Segment Start: MATERIAL FOR THIS EXERCISE

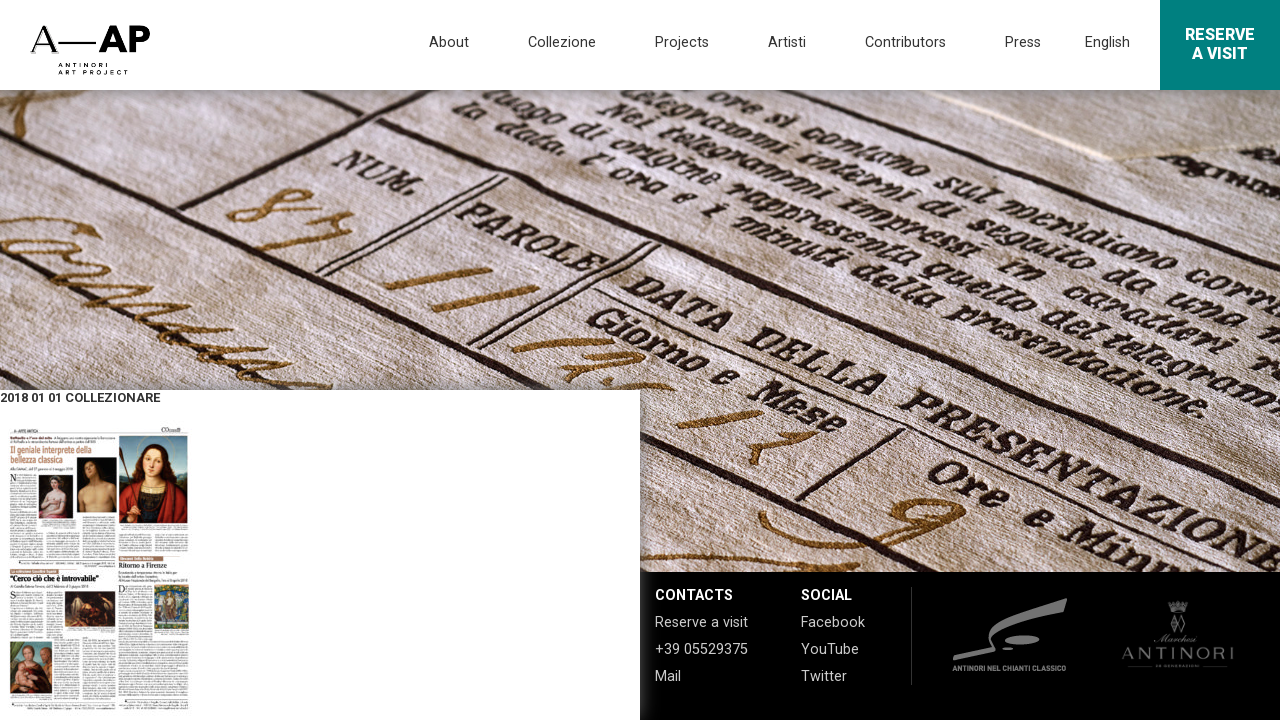

--- FILE ---
content_type: text/plain
request_url: https://www.google-analytics.com/j/collect?v=1&_v=j102&a=603670253&t=pageview&_s=1&dl=http%3A%2F%2Fwww.antinoriartproject.it%2Fritorno-a-firenze%2F2018-01-01-collezionare%2F&ul=en-us%40posix&dt=2018%2001%2001%20COLLEZIONARE%20%7C%20Antinori%20Art%20Project&sr=1280x720&vp=1280x720&_u=IEBAAEABAAAAACAAI~&jid=1863524267&gjid=40299165&cid=1287573093.1768796323&tid=UA-66957109-1&_gid=434154841.1768796323&_r=1&_slc=1&z=188896758
body_size: -288
content:
2,cG-96NVB4TWNT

Segment End: MATERIAL FOR THIS EXERCISE

- **REQUIREMENT**:
Reproduce all of the material above word for word. Omit the pictures.

- **ANSWER SPACE**:
--- FILE ---
content_type: text/plain
request_url: https://www.google-analytics.com/j/collect?v=1&_v=j102&a=603670253&t=pageview&_s=1&dl=http%3A%2F%2Fwww.antinoriartproject.it%2Fritorno-a-firenze%2F2018-01-01-collezionare%2F&ul=en-us%40posix&dt=2018%2001%2001%20COLLEZIONARE%20%7C%20Antinori%20Art%20Project&sr=1280x720&vp=1280x720&_u=IEBAAEABAAAAACAAI~&jid=1863524267&gjid=40299165&cid=1287573093.1768796323&tid=UA-66957109-1&_gid=434154841.1768796323&_r=1&_slc=1&z=188896758
body_size: -288
content:
2,cG-96NVB4TWNT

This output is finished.